Paleontologists have seen remains of nerves and brains in Cambrian fossils before, but these newly-announced ones exceed all previous ones for detail. Coverage in Phys.org shows that Harvard scientists are befuddled that this much detail of soft tissue could survive before fossilization, and remain visible for over 500 million years.
It is a widely held belief among archaeologists [sic] that soft matter, particularly soft neural matter, cannot become fossilized. Prior research has suggested that such soft material will always be broken down by biological processes before fossilization can take place. But in recent years, several research teams have reported finding what they believe to be fossilized nervous tissue in Cambrian-period arthropods—ancient creatures of the insect, spider and crustacean family. Most such claims have been met with mixed reactions by most in the archaeology [sic] community. In this new effort, the researchers report evidence of neuroglial matter in a fossilized arthropod from the Cambrian period.
(They probably mean paleontologists, not archaeologists).

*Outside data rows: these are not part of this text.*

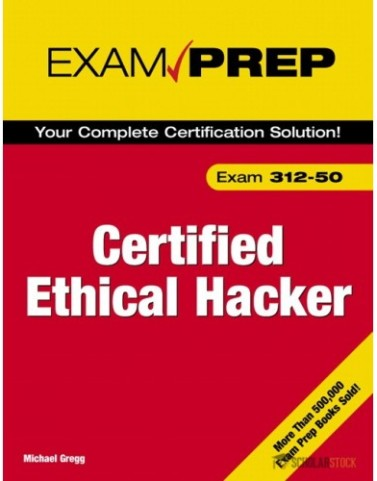 Certified Ethical Hacker Exam Prep : 0789735318 Test Bank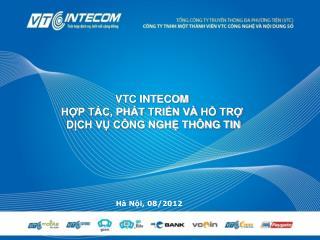 VTC INTECOM HỢP TÁC, PHÁT  TRIỂN VÀ  HỖ TRỢ  DỊCH VỤ CÔNG NGHỆ THÔNG TIN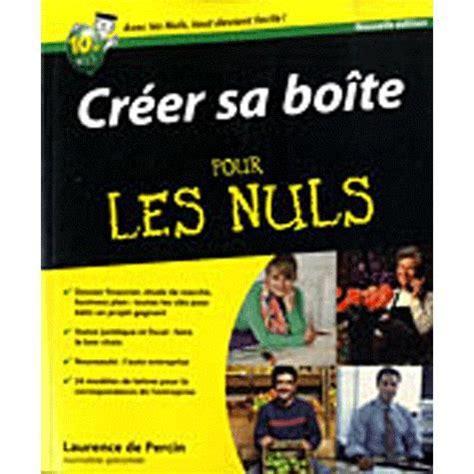 Creer Sa Boite Pour Les Nuls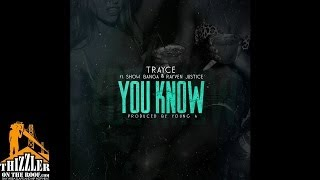 Trayce ft. Show Banga, Rayven Justice - You Know [Prod. Young A] [Thizzler.com]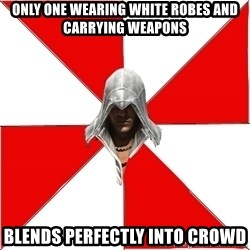 Assassins Creed Ezio - Only one wearing white robes and carrying weapons blends perfectly into crowd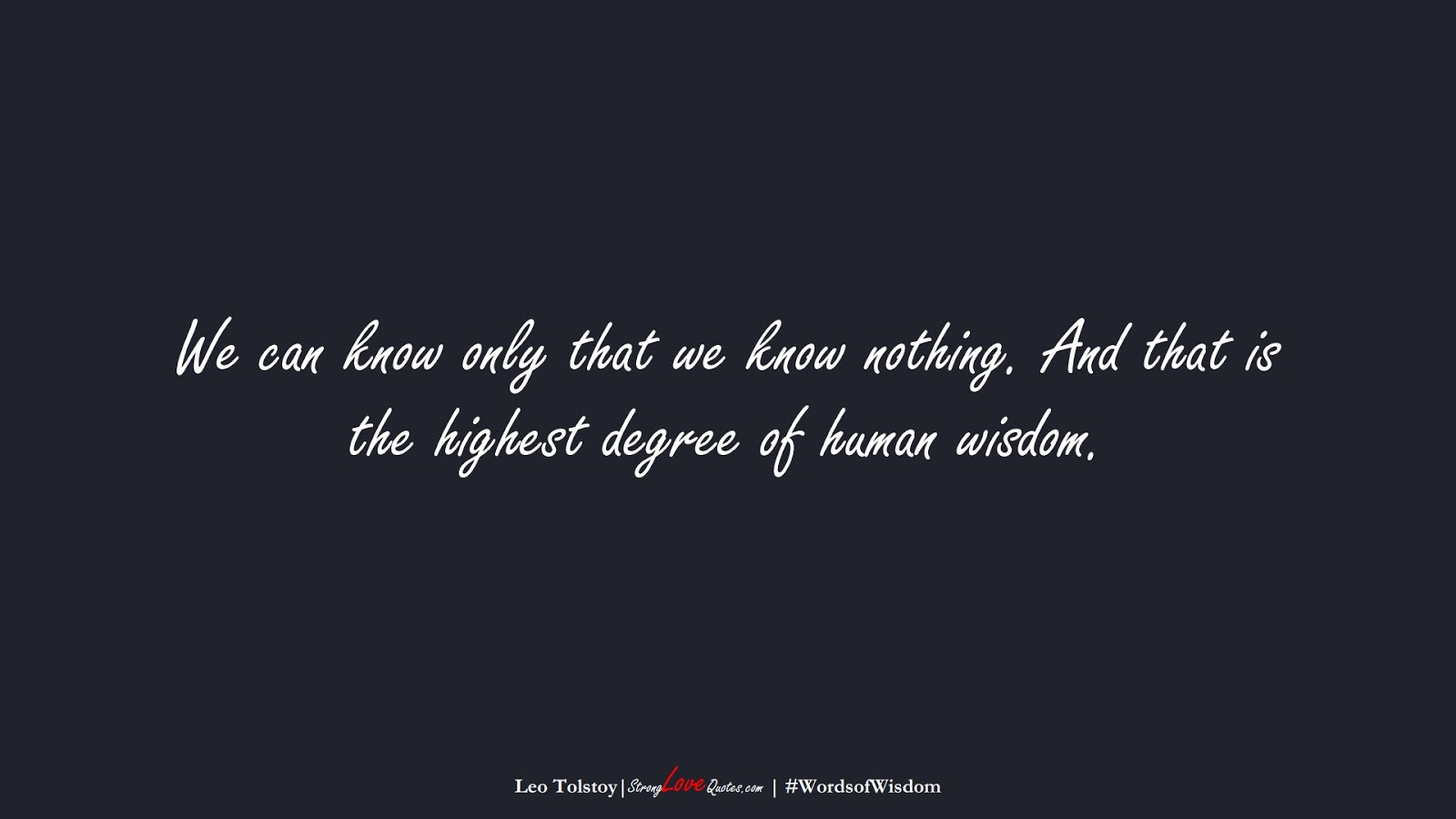 We can know only that we know nothing. And that is the highest degree of human wisdom. (Leo Tolstoy);  #WordsofWisdom
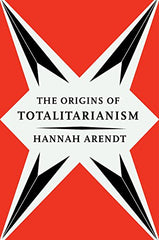 Hannah Arendt - The Origins of Totalitarianism (Paperback)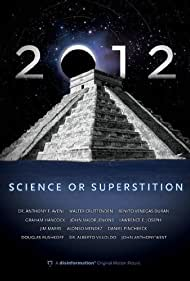 2012: Science or Superstition (2009)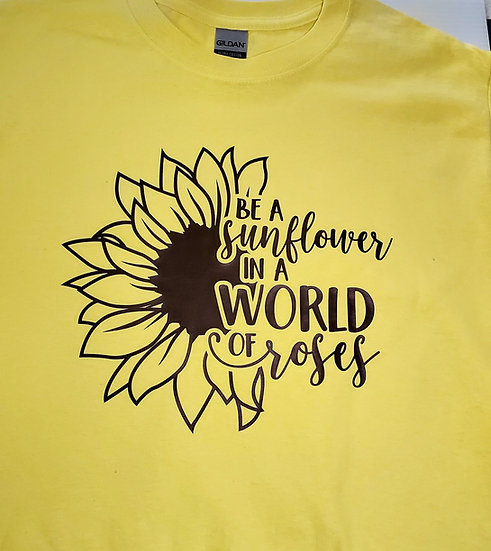 Be a Sunflower in a world of roses t-shirt
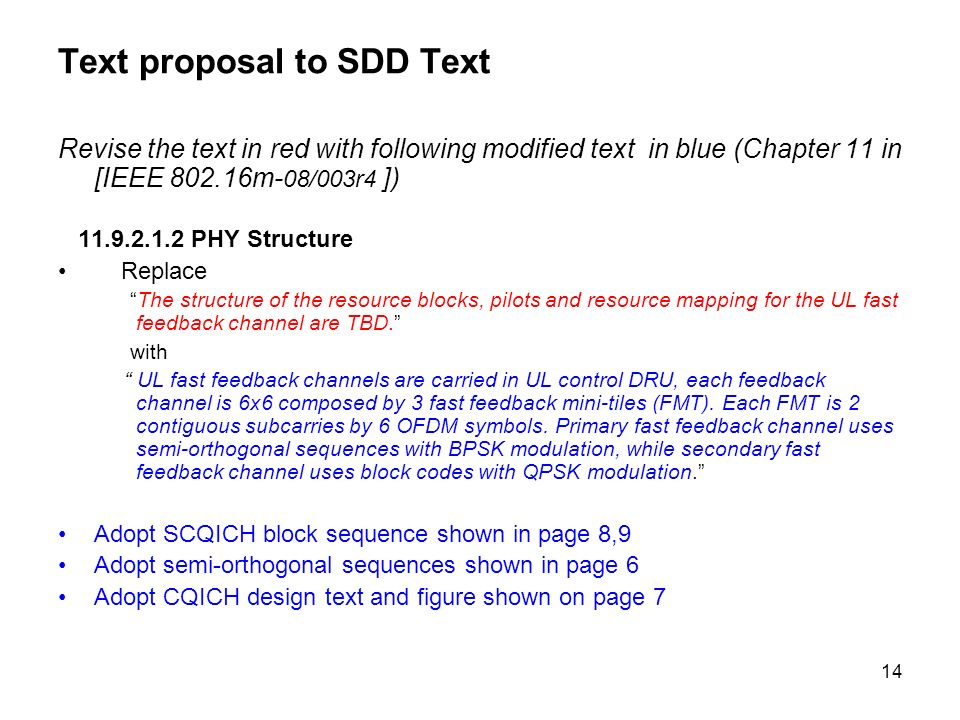14 Text proposal to SDD Text Revise the text in red with following modified text in blue (Chapter 11 in [IEEE 802.16m- 08/003r4 ]) 11.9.2.1.2 PHY Structure Replace The structure of the resource blocks, pilots and resource mapping for the UL fast feedback channel are TBD.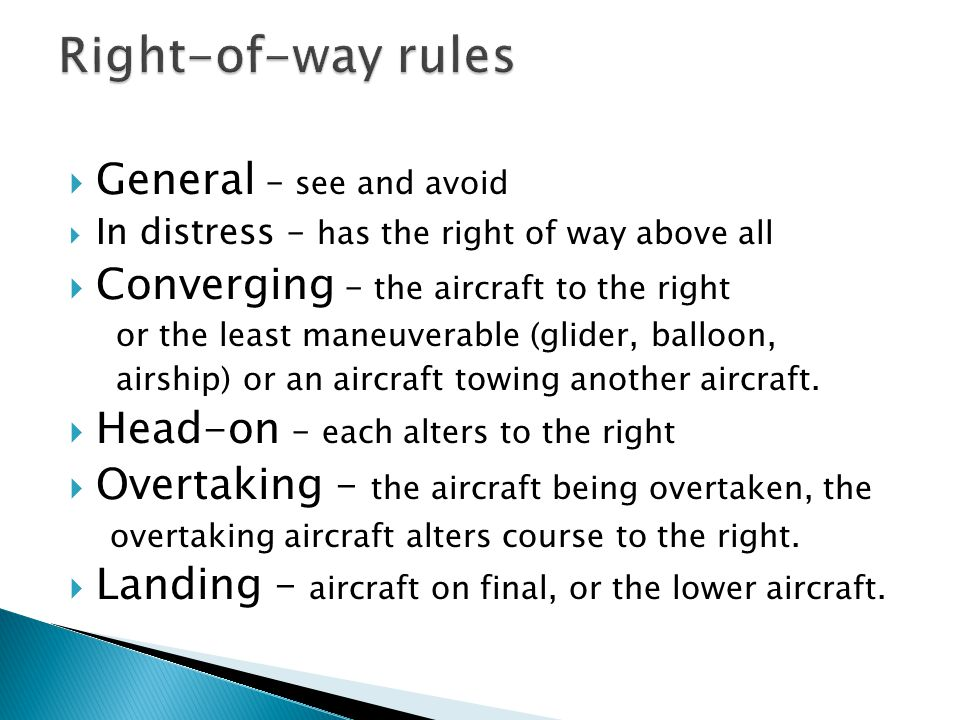 Right-of-way rules General – see and avoid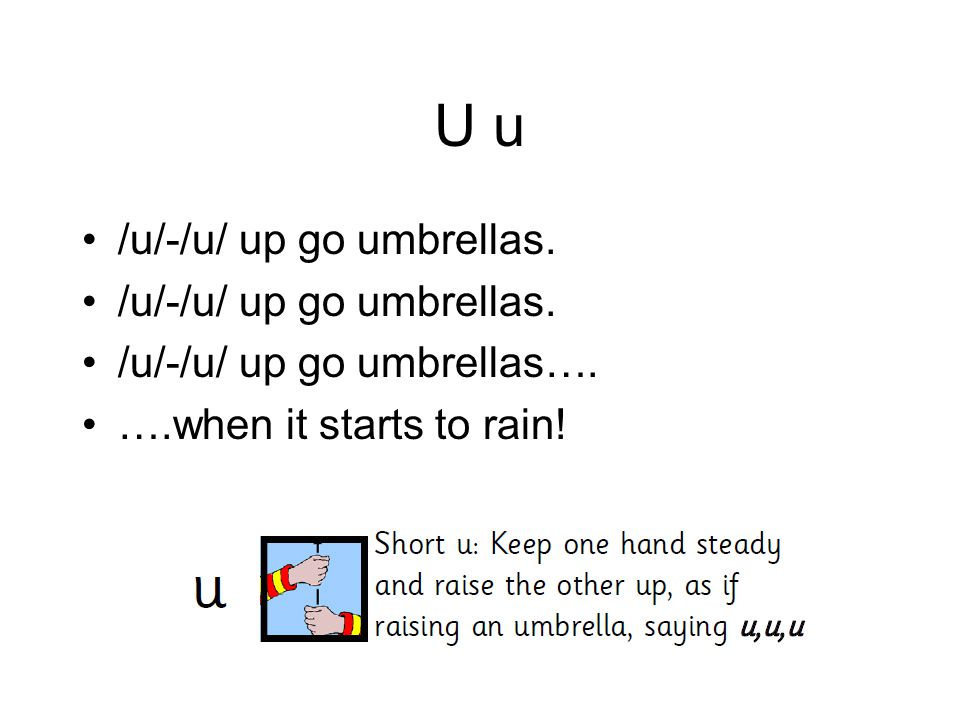 U u /u/-/u/ up go umbrellas. /u/-/u/ up go umbrellas….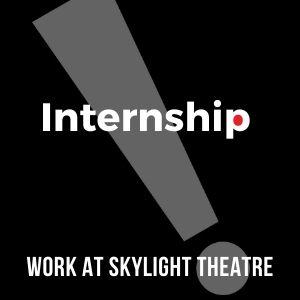 Work at Skylight Theatre, Intership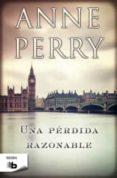 UNA PERDIDA RAZONABLE - 9788498727814 - ANNE PERRY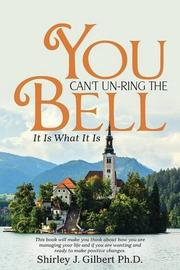 You Can't Un-Ring the Bell by Shirley J. Gilbert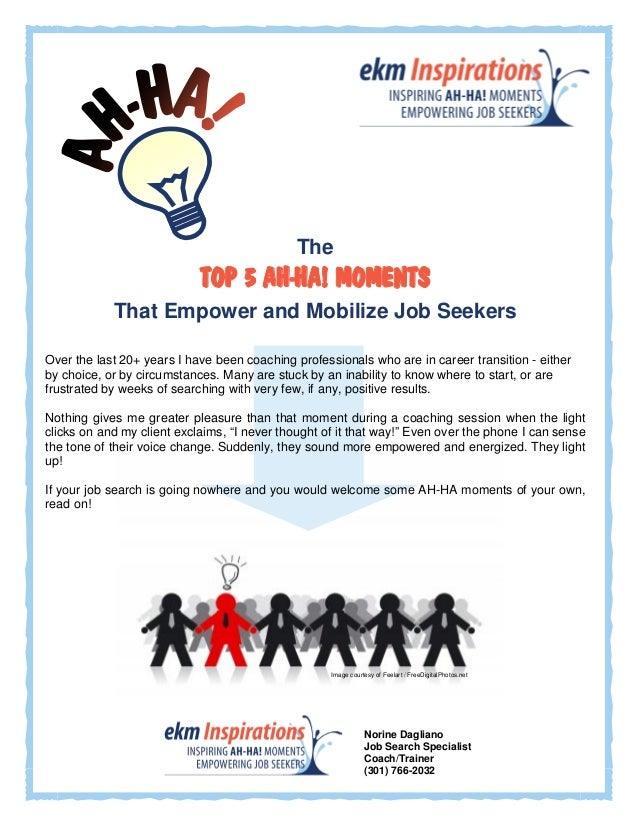 The Top 5 AH-HA Moments That Empower and Motivate Job Seekers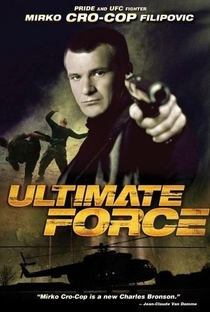 Assistir Ultimate Force - Máquina Mortal Online Grátis Dublado Legendado (Full HD, 720p, 1080p) | Mark Burson | 2005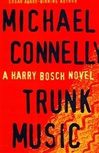 Connelly, Michael - Trunk Music (Signed First Edition)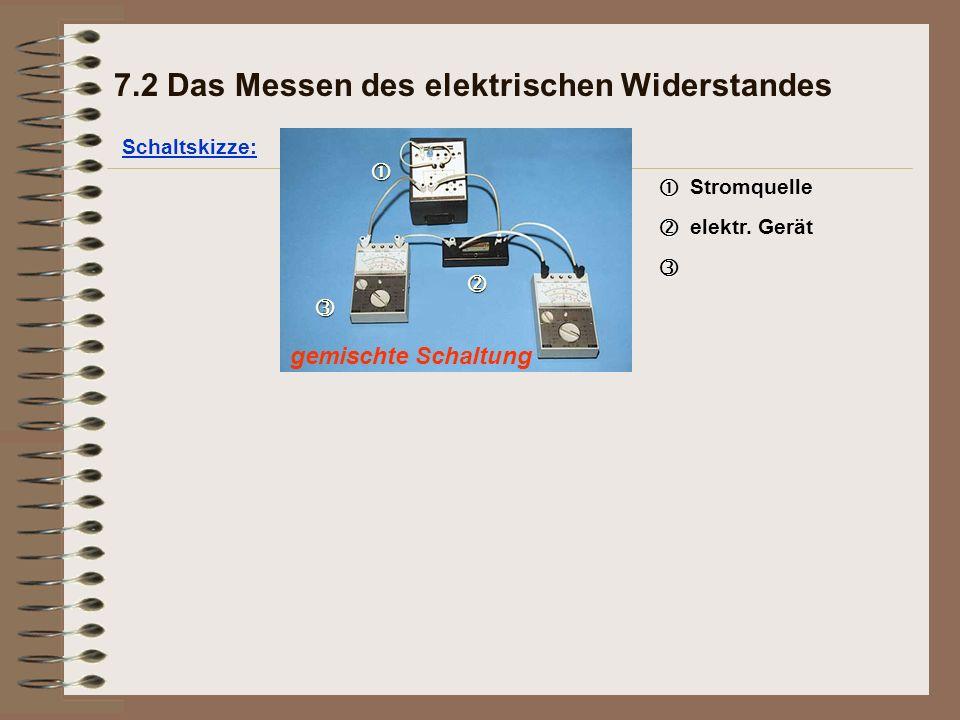 gemischte Schaltung Schaltskizze: 7.2 Das Messen des elektrischen Widerstandes   Stromquelle   elektr.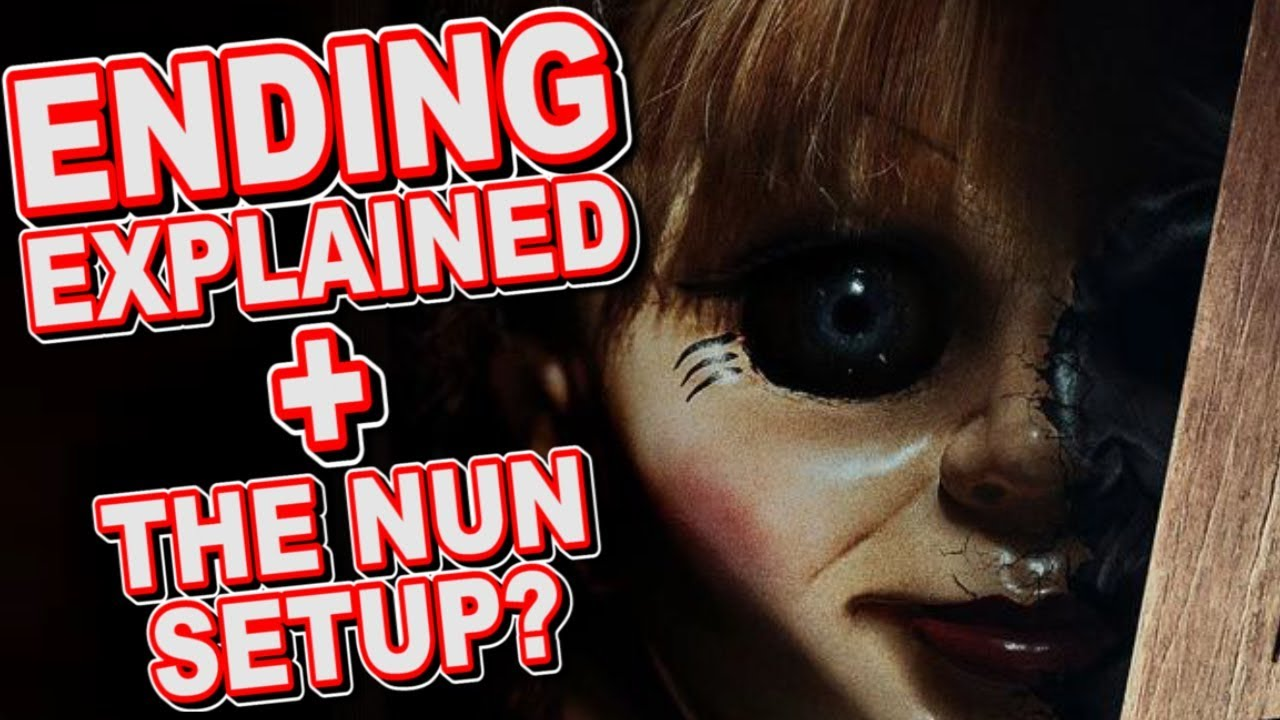 Annabelle 2 Creation Ending Explained Breakdown And The Nun Setup ...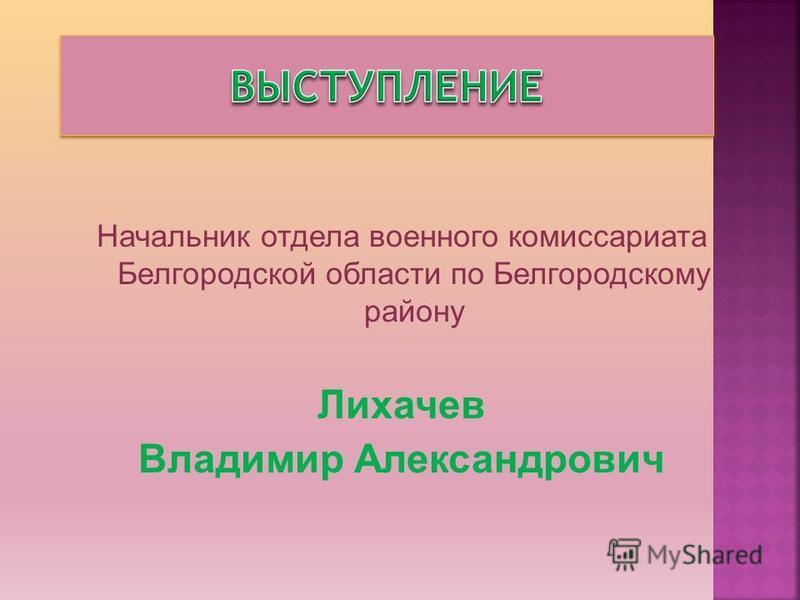 Начальник отдела военного комиссариата Белгородской области по Белгородскому району Лихачев Владимир Александрович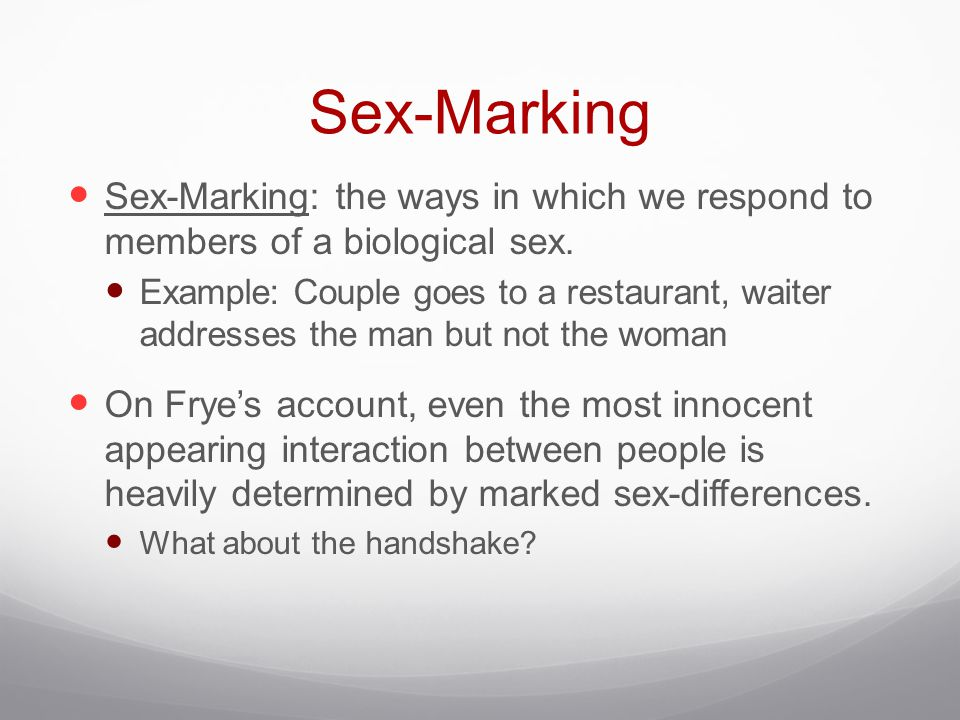Sex-Marking Sex-Marking: the ways in which we respond to members of a biological sex. Example: Couple goes to a restaurant, waiter addresses the man b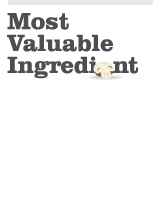 Most valuable ingredient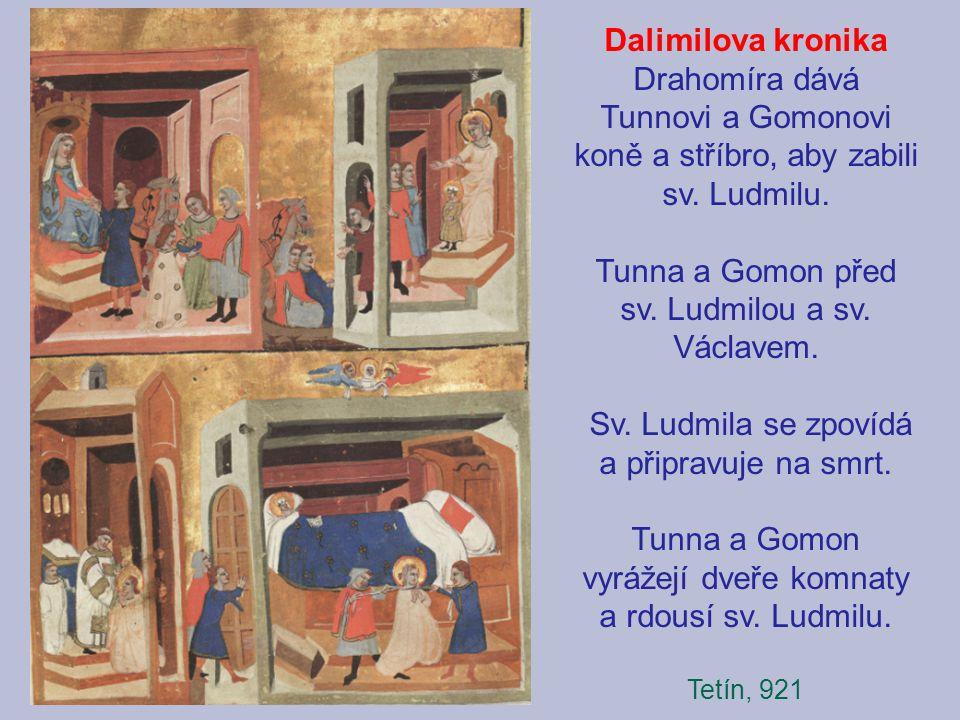 Dalimilova kronika Drahomíra dává Tunnovi a Gomonovi koně a stříbro, aby zabili sv. Ludmilu. Tunna a Gomon před sv. Ludmilou a sv. Václavem. Sv. Ludmi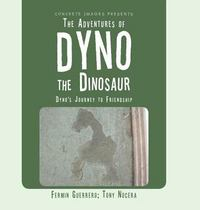 The Adventures of Dyno the Dinosaur 1st Edition 9781504928939 1504928938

Take a look at the photos in the press release, and even more in the open-access paper in Proceedings of the Royal Society B. It’s not clear from the articles if the remains are primordial material, or have undergone mineralization by replacement. The paper says,
Our results are directly relevant to euarthropod fossils, but these conclusions are also broadly applicable to other organisms from Burgess Shale-type deposits with neurological features such as the priapulid Ottoia prolifica and the annelid Canadia spinosa. Contrary to recent claims that the preservation of neurological tissues may require alternative taphonomic models, early and middle Cambrian Konservat-Lagerstätten [exceptionally preserved fossils] from South China, North Greenland and North America, this study) consistently show CNS expressed as carbonaceous films (figure 5), in accordance with the proposed mechanism of Burgess Shale-type preservation of labile tissues. Instead, we may seek to further refine our knowledge of how the conditions that produce Burgess Shale-type fossils contribute to the stabilization of non-biomineralizing tissues in Cambrian deposits in order to better understand the limits of exceptional preservation.
Recall that the Cambrian period records the first instances of multicellular animal life, if the Ediacaran fauna are not considered animals. Whether or not the fossil material is primordial soft tissue or not, two important consequences of these finds stand out: (1) the material had to fossilize rapidly without modification, and (2) the fossils did not undergo modification for half a billion years. Note also that these levels of exceptional preservation have been found on multiple continents: at least China, Greenland and North America.
Does it sound plausible that these fossils are really that old? Could they fossilize rapidly and stay unaltered during 500 million Darwin Years without suffering bioturbation, fracturing and geological modification during multiple rounds of plate tectonics, earthquakes, floods and volcanic activity? Doesn’t it make more sense that the Darwin Years are mythical, and they are not really that old? Let’s open our minds to follow the evidence. Pay attention to the “surprise effect” in the secular community: “It is a widely held belief … that soft matter, particularly soft neural matter, cannot become fossilized.” They were surprised. That tells you something. Creationists predict fossils will be found to be young, and not show Darwinian evolution. The evidence supports the creation, and contradicts evolutionary predictions – as shown by the astonished look on their faces.